Lessons Learned & Key Takeaways

This session provided some critical insights:

  • Explicit ESLint Plugins: Always be aware of major version bumps in core dependencies like eslint-config-next. They can introduce breaking changes that require explicit configuration, like adding @typescript-eslint to your plugins array.
  • Unused Variables in TypeScript Destructuring: When dealing with TypeScript interfaces and destructuring, you can't just rename a prop like { _teamId, ... } if _teamId isn't defined in the interface. Instead, use the rename syntax: { teamId: _teamId, ... } to correctly ignore the teamId while adhering to the interface contract.
  • pgvector Extension Activation: The pgvector Docker image is a great start, but remember that you still need to explicitly CREATE EXTENSION IF NOT EXISTS vector; within your database, especially in CI/CD environments where databases are often ephemeral.

A Green Horizon

By the end of the session, all three CI jobs – Lint & Typecheck, Unit Tests, and E2E Tests – were proudly passing green on run 22482474598. The satisfaction of seeing a clean pipeline after a debugging marathon is truly unmatched!

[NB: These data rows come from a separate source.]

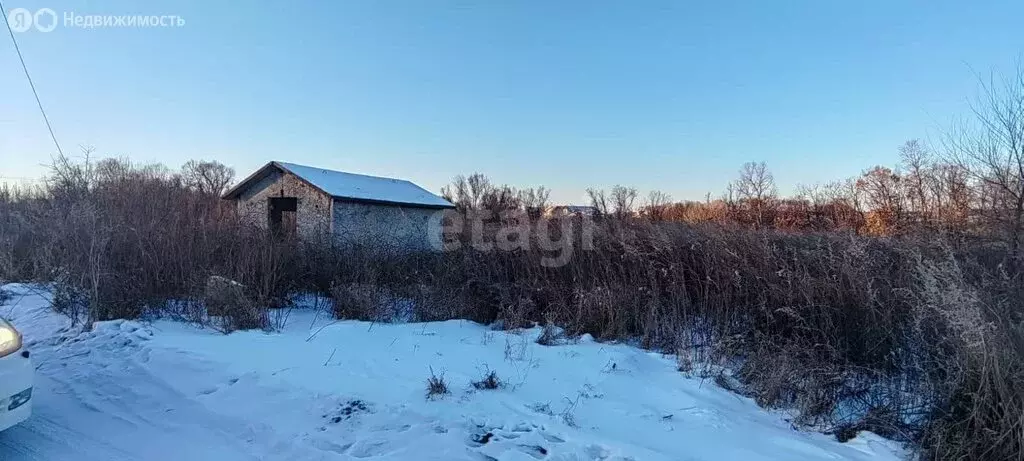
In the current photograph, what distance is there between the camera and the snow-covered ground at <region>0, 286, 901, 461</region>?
3.14 metres

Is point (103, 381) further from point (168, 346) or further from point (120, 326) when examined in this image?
point (120, 326)

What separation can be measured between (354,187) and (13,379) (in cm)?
1367

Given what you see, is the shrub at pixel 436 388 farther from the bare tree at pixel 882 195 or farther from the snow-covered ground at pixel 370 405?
the bare tree at pixel 882 195

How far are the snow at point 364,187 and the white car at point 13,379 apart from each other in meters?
11.5

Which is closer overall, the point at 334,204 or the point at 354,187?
the point at 334,204

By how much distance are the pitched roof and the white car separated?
11531mm

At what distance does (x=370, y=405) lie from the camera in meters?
3.72

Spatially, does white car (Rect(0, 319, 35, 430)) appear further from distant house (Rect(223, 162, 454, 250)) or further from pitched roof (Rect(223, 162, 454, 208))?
pitched roof (Rect(223, 162, 454, 208))

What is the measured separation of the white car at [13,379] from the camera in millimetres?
2734

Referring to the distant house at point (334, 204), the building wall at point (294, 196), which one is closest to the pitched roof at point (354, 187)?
the distant house at point (334, 204)

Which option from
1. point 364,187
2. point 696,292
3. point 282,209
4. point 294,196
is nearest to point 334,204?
point 294,196

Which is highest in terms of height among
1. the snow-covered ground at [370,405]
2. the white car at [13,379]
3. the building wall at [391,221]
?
the building wall at [391,221]

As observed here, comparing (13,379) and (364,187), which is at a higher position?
(364,187)

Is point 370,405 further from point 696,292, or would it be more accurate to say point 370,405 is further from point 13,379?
point 696,292
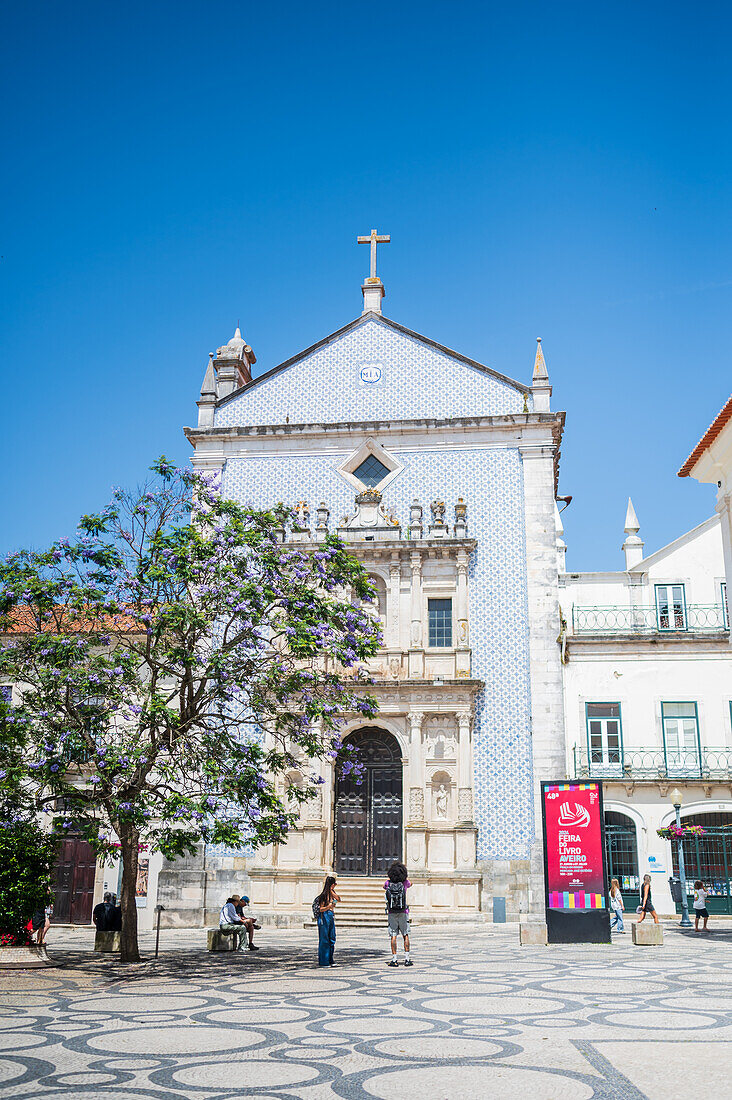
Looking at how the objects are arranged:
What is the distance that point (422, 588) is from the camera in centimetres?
2419

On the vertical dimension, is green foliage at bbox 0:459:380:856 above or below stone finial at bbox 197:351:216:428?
below

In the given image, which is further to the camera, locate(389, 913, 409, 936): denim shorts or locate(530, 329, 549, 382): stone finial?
locate(530, 329, 549, 382): stone finial

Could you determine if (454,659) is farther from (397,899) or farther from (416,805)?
(397,899)

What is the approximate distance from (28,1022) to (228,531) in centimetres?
744

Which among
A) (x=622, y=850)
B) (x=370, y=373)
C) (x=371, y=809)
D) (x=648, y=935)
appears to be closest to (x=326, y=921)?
(x=648, y=935)

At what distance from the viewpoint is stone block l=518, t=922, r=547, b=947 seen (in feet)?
55.8

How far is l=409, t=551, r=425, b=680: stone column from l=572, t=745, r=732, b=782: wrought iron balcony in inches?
306

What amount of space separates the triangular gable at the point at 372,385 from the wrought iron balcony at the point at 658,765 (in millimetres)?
10841

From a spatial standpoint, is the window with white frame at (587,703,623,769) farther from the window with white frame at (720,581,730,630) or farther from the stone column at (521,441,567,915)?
the stone column at (521,441,567,915)

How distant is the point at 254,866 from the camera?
74.2ft

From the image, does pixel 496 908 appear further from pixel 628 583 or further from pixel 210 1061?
pixel 210 1061

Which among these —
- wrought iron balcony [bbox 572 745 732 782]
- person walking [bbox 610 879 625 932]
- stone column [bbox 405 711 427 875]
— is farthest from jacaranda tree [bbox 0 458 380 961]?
wrought iron balcony [bbox 572 745 732 782]

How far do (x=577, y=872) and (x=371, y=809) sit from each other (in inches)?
295

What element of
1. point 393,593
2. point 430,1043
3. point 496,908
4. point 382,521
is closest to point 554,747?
point 496,908
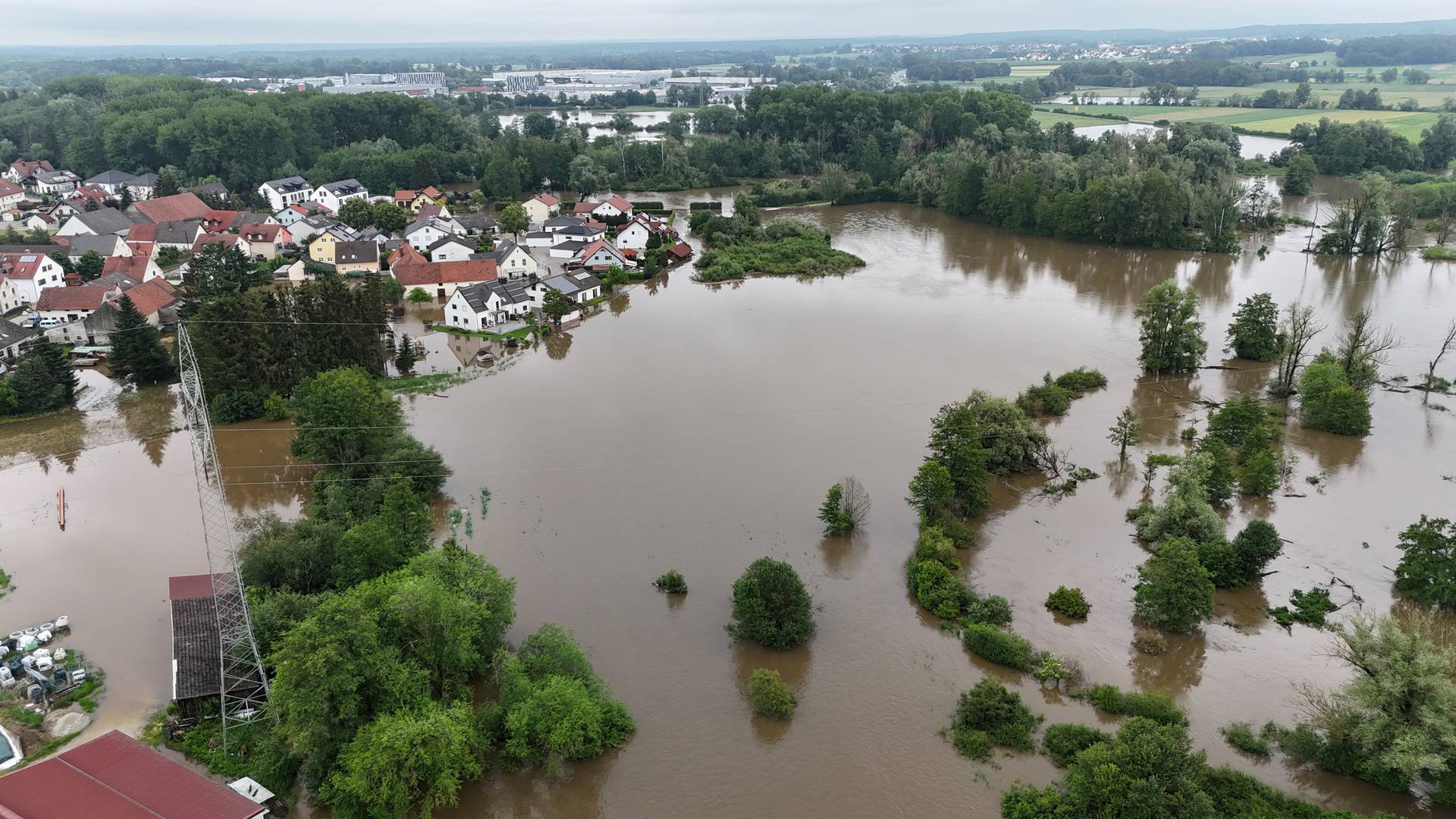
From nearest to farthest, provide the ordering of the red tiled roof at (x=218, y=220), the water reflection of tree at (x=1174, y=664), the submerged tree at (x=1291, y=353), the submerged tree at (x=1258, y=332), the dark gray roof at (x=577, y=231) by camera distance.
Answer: the water reflection of tree at (x=1174, y=664) < the submerged tree at (x=1291, y=353) < the submerged tree at (x=1258, y=332) < the dark gray roof at (x=577, y=231) < the red tiled roof at (x=218, y=220)

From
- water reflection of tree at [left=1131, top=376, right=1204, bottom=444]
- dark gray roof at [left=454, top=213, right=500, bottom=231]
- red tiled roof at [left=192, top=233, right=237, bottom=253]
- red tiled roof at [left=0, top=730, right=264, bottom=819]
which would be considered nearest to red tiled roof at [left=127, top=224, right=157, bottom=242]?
red tiled roof at [left=192, top=233, right=237, bottom=253]

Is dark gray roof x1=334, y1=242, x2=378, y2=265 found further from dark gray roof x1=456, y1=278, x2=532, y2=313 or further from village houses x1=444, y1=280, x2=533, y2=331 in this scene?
village houses x1=444, y1=280, x2=533, y2=331

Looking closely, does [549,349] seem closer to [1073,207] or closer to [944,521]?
[944,521]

While we still have a minor permissions issue with our Vibe Publisher workflow (an unrelated repo-level setting, not a code problem), the core CI suite is robust.

Next up, a visual verification of our new project list page in the browser, and perhaps a thoughtful tooltip for our success rate badge to clarify "of completed runs."

It was a highly productive session, delivering both a valuable new feature and a much-needed boost to our development infrastructure's reliability. Onwards to cleaner code and happier deployments!